Estratto del testo:
• • • • • • •
A cura di Mattia Miglio e Gea Condorelli

Cassazione Penale, Sez. V, 29 dicembre 2015 (ud. 6 maggio 2015), n. 51091
Presidente Lapalorcia, Relatore Positano

La sentenza che qui si allega offre lo spunto per fornire importanti precisazioni in merito alla nozione generale di “amministratore di fatto”.

Questi, in estrema sintesi, i fatti: la Procura di Milano contesta il delitto di bancarotta documentale a un imprenditore – formalmente non inquadrato all’interno di una Società dichiarata fallita – per aver materialmente gestito di fatto l’azienda fallita, accanto all’amministratore di diritto e al Direttore generale dell’Ente.
• • • • • • •
Compiti assegnati:
[1] Cita testualmente dal commento alla sentenza il passo che inizia con "Questi, in estrema" e termina con "Direttore generale dell’Ente.".
[2] Secondo il commento alla sentenza, quale delitto contesta la Procura di Milano all'imprenditore?
[3] Prosegui il commento alla sentenza sull'amministratore di fatto a partire dall'ultima frase riportata.
I record costituiscono materiale a sé, distinto dal commento alla sentenza.

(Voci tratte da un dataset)
• • • • • • •
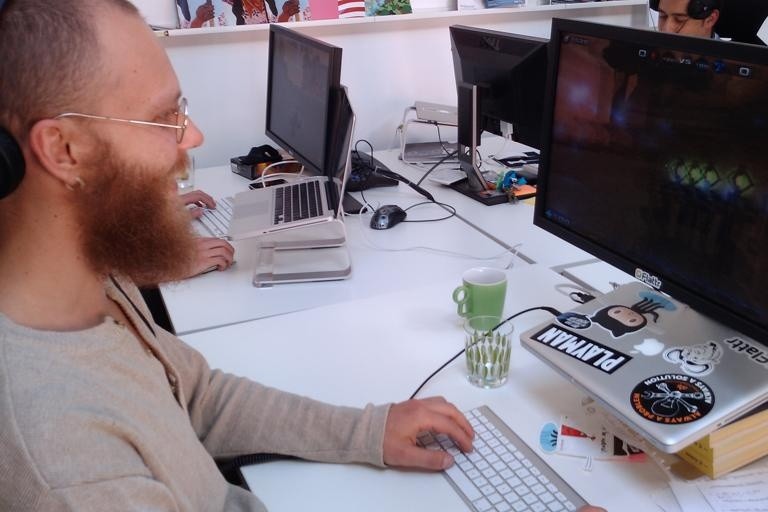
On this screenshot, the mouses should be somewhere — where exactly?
[370,205,407,231]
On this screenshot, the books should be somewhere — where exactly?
[677,402,768,481]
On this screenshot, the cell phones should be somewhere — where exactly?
[248,178,287,190]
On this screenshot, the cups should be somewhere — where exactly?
[180,156,196,191]
[465,316,514,388]
[454,268,509,330]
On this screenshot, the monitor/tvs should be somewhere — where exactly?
[263,24,369,217]
[448,23,551,206]
[531,16,768,344]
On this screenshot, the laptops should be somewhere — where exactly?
[521,281,767,453]
[228,88,355,241]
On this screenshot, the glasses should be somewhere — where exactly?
[52,98,189,144]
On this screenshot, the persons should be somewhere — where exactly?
[648,0,720,39]
[132,189,235,286]
[0,0,610,512]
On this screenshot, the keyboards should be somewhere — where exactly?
[192,196,229,239]
[418,404,588,512]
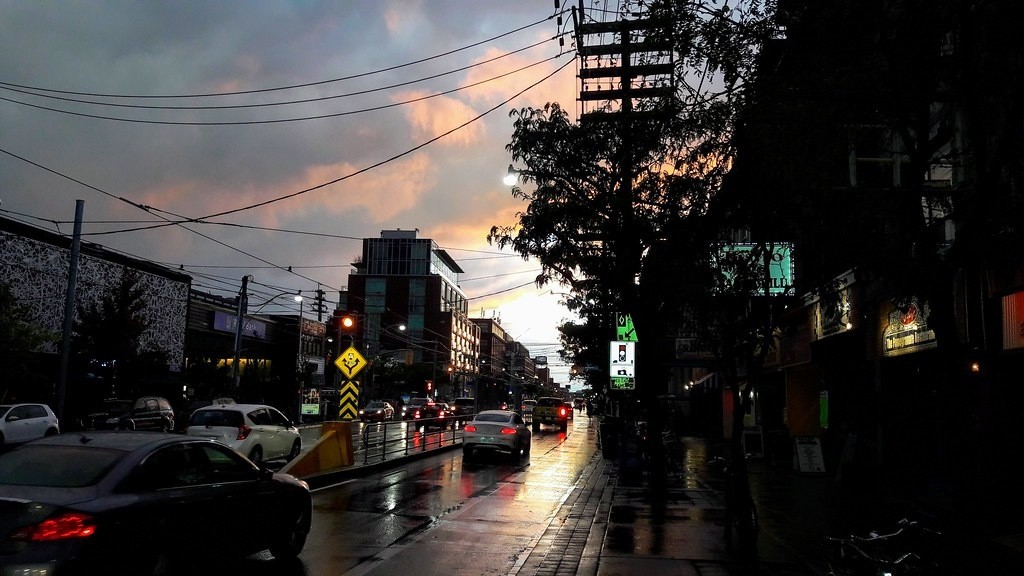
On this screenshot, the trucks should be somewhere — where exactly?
[574,397,584,410]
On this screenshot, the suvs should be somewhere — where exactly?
[80,395,177,432]
[402,396,433,422]
[531,396,567,433]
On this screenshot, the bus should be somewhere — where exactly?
[453,397,475,415]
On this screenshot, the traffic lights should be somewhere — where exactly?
[427,382,432,391]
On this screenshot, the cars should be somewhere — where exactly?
[461,410,532,466]
[520,400,537,414]
[358,402,395,422]
[187,403,302,466]
[0,431,314,576]
[0,403,61,449]
[413,402,455,431]
[564,402,573,421]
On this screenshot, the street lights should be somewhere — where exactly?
[229,275,303,402]
[370,323,406,402]
[335,316,353,390]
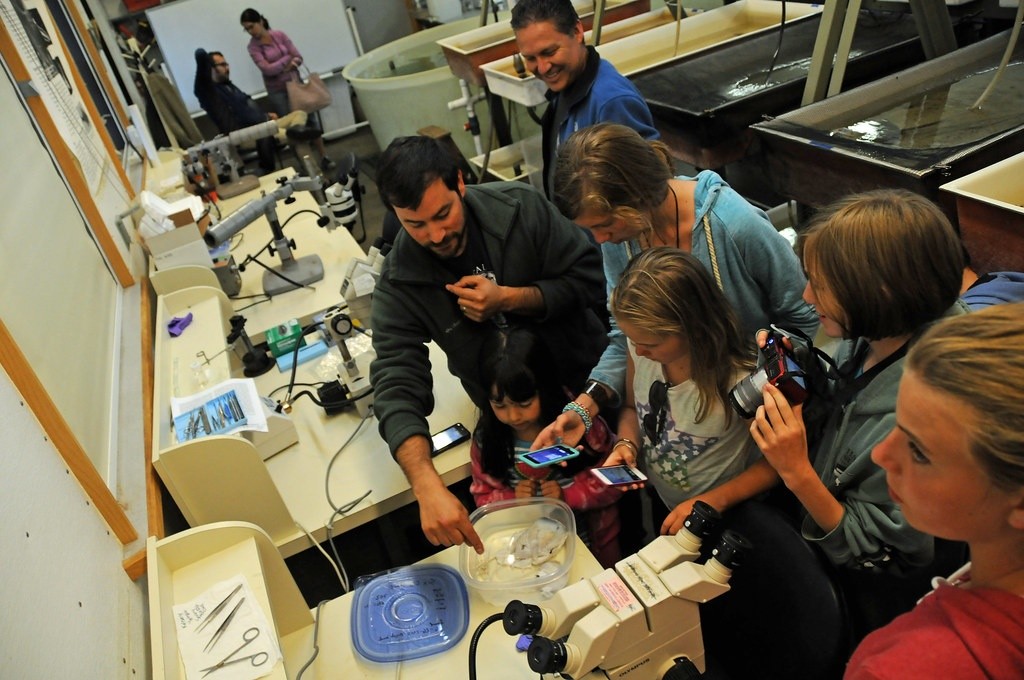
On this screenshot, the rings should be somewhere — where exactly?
[463,307,466,311]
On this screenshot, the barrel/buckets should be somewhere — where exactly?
[340,10,548,182]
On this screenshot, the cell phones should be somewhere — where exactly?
[518,442,579,468]
[430,423,471,458]
[590,465,648,486]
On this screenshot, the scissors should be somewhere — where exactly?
[197,344,236,366]
[183,412,200,436]
[200,627,268,679]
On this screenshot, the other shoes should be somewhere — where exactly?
[322,156,336,168]
[286,125,324,140]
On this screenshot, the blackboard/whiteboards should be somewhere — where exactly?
[145,0,365,119]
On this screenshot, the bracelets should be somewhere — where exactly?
[578,382,608,414]
[613,438,639,457]
[562,401,593,434]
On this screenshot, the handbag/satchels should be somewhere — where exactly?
[285,57,333,115]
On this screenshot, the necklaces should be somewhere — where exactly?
[643,183,680,250]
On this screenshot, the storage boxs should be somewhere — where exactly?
[435,0,1023,272]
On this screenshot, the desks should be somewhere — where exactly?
[149,518,604,680]
[152,285,480,555]
[137,148,376,343]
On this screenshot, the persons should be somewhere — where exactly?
[651,106,923,210]
[528,123,820,467]
[510,0,661,219]
[751,187,964,635]
[917,194,1024,316]
[370,136,609,555]
[601,247,806,536]
[194,8,336,176]
[469,326,620,570]
[842,302,1024,680]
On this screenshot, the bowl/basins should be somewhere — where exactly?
[459,496,577,606]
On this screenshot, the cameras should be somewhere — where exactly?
[726,336,811,419]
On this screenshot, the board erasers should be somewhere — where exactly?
[331,65,344,74]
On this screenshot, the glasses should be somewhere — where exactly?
[243,23,256,31]
[640,380,673,446]
[212,61,229,68]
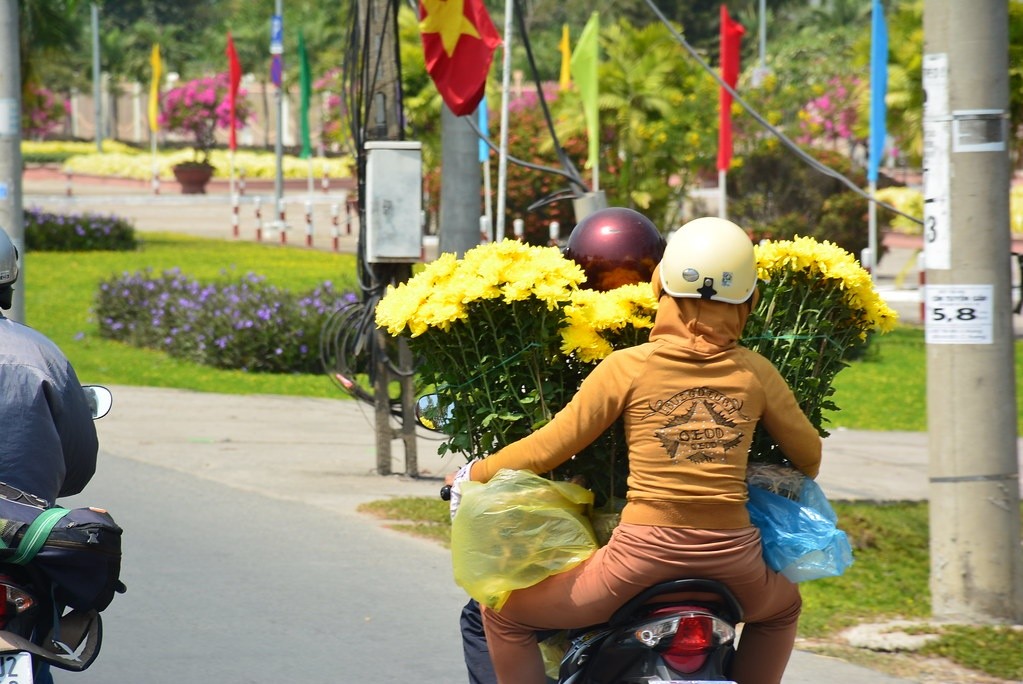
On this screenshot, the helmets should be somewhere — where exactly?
[565,208,667,292]
[659,217,758,304]
[0,226,19,286]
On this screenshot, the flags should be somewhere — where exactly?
[148,44,161,131]
[413,0,499,119]
[269,13,282,90]
[228,43,242,150]
[718,4,746,170]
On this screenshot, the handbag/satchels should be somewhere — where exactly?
[0,481,123,611]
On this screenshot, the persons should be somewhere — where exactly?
[453,215,823,684]
[458,207,666,683]
[0,228,99,684]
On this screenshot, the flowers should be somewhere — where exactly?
[558,279,657,505]
[373,239,587,461]
[736,235,900,503]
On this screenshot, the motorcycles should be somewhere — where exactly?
[441,481,747,683]
[0,385,112,684]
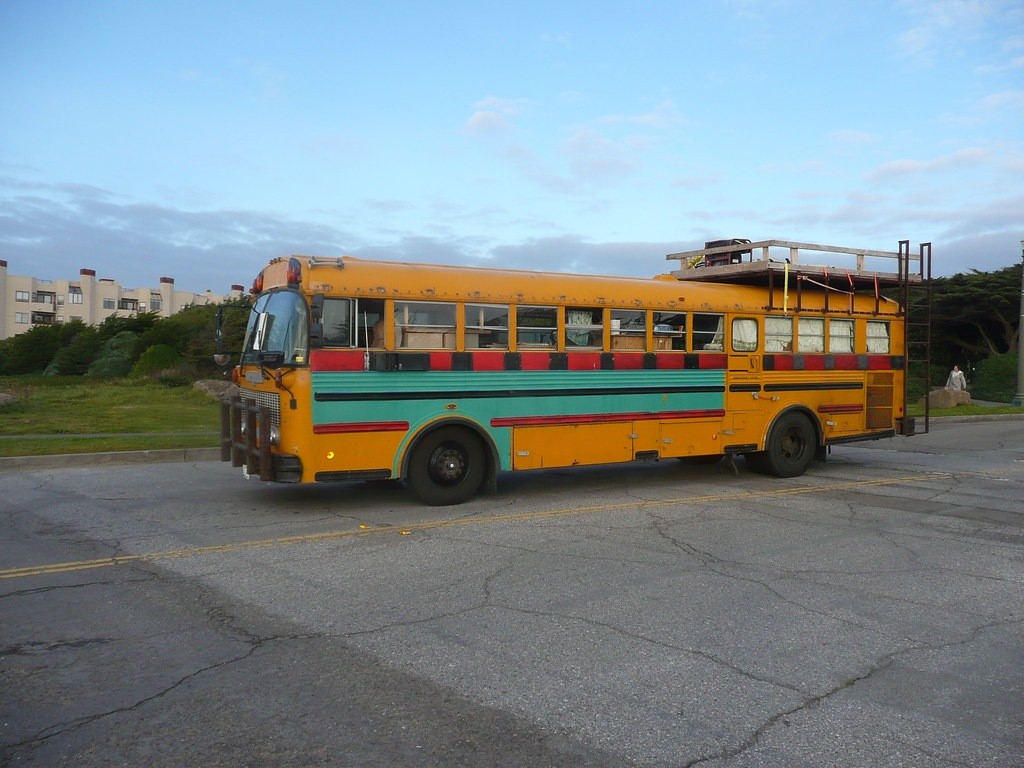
• • • • • • •
Soluzioni degli esercizi:
[1]
Questi, in estrema sintesi, i fatti: la Procura di Milano contesta il delitto di bancarotta documentale a un imprenditore – formalmente non inquadrato all’interno di una Società dichiarata fallita – per aver materialmente gestito di fatto l’azienda fallita, accanto all’amministratore di diritto e al Direttore generale dell’Ente.

[2] Il delitto di bancarotta documentale.

[3]
Tale ricostruzione viene ovviamente contestata dalla difesa dell’imputato che – in contrasto con la tesi della Pubblica Accusa – giunge a sostenere che il proprio assistito non avrebbe affatto partecipato alla gestione dell’azienda, offrendo il proprio sostanziale contributo alla formazione delle decisione formalmente assunte dai soggetti apicali, formalmente investiti delle qualifiche manageriali. Tutt’al più, all’imputato può essere addebitata la partecipazione ad un unico affare posto in essere dalla Società, la quale comunque avrebbe operato tramite il proprio amministratore di diritto e il proprio investitore.

Evidente la ratio alla base della tesi difensiva:  la partecipazione effettiva ad un solo atto posto in essere dalla Società fallita sarebbe di fatto incompatibile con l’assunzione della carica di amministratore di fatto, la quale presupporrebbe, a detta della difesa, l’esercizio continuativo e significativo della totalità dei poteri gestori spettanti all’amministratore di una Società.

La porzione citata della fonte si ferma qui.